Congo-Kinshasa: Initiative diplomatique - Trois facilitateurs pour une mission bien compliquée

« Le glaive de la CPI plane sur le M23 », c'était le titre de notre éditorial du mercredi 19 février 2025 quand la Cour pénale internationale (CPI) avait commencé à s'intéresser aux exactions de toutes sortes commises sur les populations civiles par le Mouvement du 23-mars.

Il faut croire que le glaive se rapproche un peu plus de la tête de Sultani Makenga, chef de la rébellion. En effet, le procureur de la CPI, Karim Khan, a débarqué le lundi 24 février dans la soirée à Kinshasa en République démocratique du Congo. Il est prévu au programme de son séjour des rencontres avec le président Félix Tshisekedi, des membres du gouvernement et Bintou Keita, la représentante spéciale du secrétaire général des Nations unies.

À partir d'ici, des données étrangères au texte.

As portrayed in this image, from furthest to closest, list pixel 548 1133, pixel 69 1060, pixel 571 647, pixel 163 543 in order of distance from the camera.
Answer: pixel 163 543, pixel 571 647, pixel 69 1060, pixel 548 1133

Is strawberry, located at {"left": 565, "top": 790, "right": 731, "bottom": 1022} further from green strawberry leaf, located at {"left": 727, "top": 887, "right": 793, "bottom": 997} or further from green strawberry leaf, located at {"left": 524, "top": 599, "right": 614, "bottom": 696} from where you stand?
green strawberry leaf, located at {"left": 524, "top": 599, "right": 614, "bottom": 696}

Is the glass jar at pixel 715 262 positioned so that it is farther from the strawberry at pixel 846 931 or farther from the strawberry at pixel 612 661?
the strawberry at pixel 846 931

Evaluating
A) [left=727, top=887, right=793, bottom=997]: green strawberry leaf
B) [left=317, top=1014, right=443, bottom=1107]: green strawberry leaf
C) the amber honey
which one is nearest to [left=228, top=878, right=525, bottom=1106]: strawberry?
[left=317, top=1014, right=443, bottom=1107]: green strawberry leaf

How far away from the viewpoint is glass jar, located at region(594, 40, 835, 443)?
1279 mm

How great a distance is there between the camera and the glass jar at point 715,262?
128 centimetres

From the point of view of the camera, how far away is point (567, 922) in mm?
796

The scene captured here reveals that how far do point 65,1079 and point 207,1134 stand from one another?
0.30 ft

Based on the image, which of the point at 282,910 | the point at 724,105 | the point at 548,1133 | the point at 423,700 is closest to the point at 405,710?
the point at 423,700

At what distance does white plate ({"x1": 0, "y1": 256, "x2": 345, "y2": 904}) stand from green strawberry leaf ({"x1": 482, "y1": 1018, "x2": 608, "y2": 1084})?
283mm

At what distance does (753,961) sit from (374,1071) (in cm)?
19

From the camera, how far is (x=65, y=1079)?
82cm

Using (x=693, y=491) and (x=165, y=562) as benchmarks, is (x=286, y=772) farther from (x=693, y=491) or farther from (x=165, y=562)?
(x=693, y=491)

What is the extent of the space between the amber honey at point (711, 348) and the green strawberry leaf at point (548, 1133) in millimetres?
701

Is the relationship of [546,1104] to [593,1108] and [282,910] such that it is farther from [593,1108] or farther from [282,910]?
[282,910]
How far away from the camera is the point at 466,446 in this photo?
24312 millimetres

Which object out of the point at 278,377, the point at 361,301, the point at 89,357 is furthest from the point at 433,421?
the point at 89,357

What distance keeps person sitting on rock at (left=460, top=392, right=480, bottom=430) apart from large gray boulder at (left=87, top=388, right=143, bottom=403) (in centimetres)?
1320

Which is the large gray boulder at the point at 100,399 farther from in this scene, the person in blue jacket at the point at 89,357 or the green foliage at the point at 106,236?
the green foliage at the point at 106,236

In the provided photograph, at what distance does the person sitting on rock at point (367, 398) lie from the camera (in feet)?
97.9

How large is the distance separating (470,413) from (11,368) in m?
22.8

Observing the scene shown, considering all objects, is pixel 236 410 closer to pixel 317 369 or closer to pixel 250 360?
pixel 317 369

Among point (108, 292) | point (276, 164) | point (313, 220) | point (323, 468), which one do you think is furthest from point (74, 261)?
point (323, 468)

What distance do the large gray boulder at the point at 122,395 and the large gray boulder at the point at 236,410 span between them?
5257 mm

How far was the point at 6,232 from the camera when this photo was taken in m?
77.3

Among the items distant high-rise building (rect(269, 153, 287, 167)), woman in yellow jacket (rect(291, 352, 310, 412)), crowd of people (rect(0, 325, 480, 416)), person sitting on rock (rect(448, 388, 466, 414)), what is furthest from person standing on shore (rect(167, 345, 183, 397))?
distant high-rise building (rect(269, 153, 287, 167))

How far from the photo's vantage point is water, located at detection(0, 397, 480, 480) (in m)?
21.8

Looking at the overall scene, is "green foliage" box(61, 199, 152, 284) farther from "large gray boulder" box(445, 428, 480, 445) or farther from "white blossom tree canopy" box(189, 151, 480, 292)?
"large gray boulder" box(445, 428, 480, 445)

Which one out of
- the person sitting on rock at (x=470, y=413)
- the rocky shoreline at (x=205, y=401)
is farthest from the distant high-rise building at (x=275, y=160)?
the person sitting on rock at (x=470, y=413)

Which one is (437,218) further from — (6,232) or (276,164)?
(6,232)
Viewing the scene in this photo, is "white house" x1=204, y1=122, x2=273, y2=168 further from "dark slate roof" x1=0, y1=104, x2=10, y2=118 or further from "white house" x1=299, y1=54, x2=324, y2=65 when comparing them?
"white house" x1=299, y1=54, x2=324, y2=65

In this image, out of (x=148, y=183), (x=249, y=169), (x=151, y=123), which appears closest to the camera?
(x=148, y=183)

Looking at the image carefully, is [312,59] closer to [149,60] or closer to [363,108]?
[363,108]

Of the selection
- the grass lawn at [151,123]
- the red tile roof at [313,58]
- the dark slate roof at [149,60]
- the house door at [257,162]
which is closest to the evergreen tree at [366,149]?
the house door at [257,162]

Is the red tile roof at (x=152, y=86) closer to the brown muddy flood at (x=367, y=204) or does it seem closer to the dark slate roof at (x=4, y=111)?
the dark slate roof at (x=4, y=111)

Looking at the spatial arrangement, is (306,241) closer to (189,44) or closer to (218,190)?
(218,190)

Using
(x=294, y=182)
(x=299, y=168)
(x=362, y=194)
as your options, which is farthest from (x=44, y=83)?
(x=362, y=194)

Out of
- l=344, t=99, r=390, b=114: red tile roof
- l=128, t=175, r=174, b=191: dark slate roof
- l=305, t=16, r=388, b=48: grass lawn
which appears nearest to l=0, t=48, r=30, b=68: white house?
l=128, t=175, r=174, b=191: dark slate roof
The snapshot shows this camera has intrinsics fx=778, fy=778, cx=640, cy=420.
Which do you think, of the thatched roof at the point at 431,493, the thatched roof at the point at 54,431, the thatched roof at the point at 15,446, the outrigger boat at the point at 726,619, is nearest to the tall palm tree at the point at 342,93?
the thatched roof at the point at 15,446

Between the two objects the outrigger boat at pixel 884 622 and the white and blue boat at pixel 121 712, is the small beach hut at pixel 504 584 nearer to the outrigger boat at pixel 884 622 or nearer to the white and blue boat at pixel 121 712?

Autant dire que les choses se précisent encore plus et le patron de la CPI entend faire de la justice une partie de la solution à la crise actuelle dans l'est de la RDC, au moment où de plus en plus des voix se lèvent contre les exactions que commettent les rebelles tout au long de leur avancée.

Cette analyse, on la voit déjà. D'aucuns diront encore que la CPI ne s'intéresse qu'aux criminels africains, mais encore faut-il que ces criminels ne commettent pas les faits pour lesquels ils sont dans le viseur de cette cour.

Après tout, si de nombreux responsables de crimes divers commis en Afrique ont été jugés et condamnés, d'autres ont pu être lavés de tout soupçon et acquittés, à l'image de Laurent Gbagbo, de Charles Blé Goudé et de Jean-Pierre Bemba.

La noirceur de la peau ne saurait être une excuse absolutoire pour empêcher la CPI d'enquêter.

Notons que la RDC est un grand pourvoyeur de pensionnaires de la prison de Scheveningen et d'accusés de La Haye. C'est même Thomas Lubanga, inculpé pour crime de guerre et condamné en 2012 à 14 ans de prison, qui a eu le privilège d'ouvrir la liste des personnalités. Après lui ont suivi Germain Katanga, emprisonné pour crimes de guerre et crimes contre l'humanité, et Bosco Ntaganda, ancien chef du M23, condamné à 30 ans en 2019.

Le volet judiciaire de ce nouveau conflit qui ravage la RDC avance sans qu'on ne sache pour le moment à quoi vont mener ces échanges préliminaires, ces enquêtes, etc. Dieu seul sait si un jour il y aura un procès.

En attendant, sur le terrain, le M23 continue son avancée fulgurante pendant que les initiatives diplomatiques se poursuivent à un rythme inversement proportionnel à sa percée.

Ainsi, après le double sommet de Dar-es-Salaam en Tanzanie le 8 février, la Communauté de l'Afrique de l'Est (EAC) et la Communauté de développement de l'Afrique australe (SADC) ont mandaté trois anciens chefs d'État comme facilitateurs en lieu et place du président angolais pour essayer de circonscrire autant que faire se peut ce nouvel incendie qui menace d'embraser toute la RDC.

L'ancien président kényan Uhuru Kenyatta, l'ex-président nigérian Olusegun Obasanjo et l'ancien Premier ministre éthiopien Hailemariam Desalegn formeront équipe.

Un trio de facilitateurs pour une mission bien compliquée, pour ne pas dire impossible. On se demande en effet comment les ex parviendront à réussir là où les présidents en exercice semblent avoir échoué.

L'ancien président nigérian Obasanjo incarne une certaine expérience en matière de résolution de conflits, notamment en RDC où il est déjà intervenu en 2009. Son solide réseau et son expérience dans la médiation serviront.

L'ancien président kényan, lui aussi, maîtrise le conflit militaro-politique de la RDC.

On ne doute pas des atouts de l'ex-Premier ministre éthiopien. Mais l'affaire est tellement inextricable qu'il faudra bien plus que leur volonté pour parvenir à quelque chose de concret et de solide.

La mission de ces chefs d'Etat est de superviser la mise en oeuvre du cessez-le-feu entre les parties au conflit. Ils devront également coordonner l'aide humanitaire et accompagner les discussions entre les parties prenantes en vue d'une résolution durable de la guerre à l'est de la RDC.

Un vaste programme à la dimension de l'immensité de ce géant aux pieds d'argile qu'est la RDC.

On ne peut donc que leur souhaiter bon courage au moment où ils s'apprêtent à se jeter à l'eau dans le fleuve Congo. On espère donc qu'ils n'auront pas à ramer comme des galériens pour ramener la paix.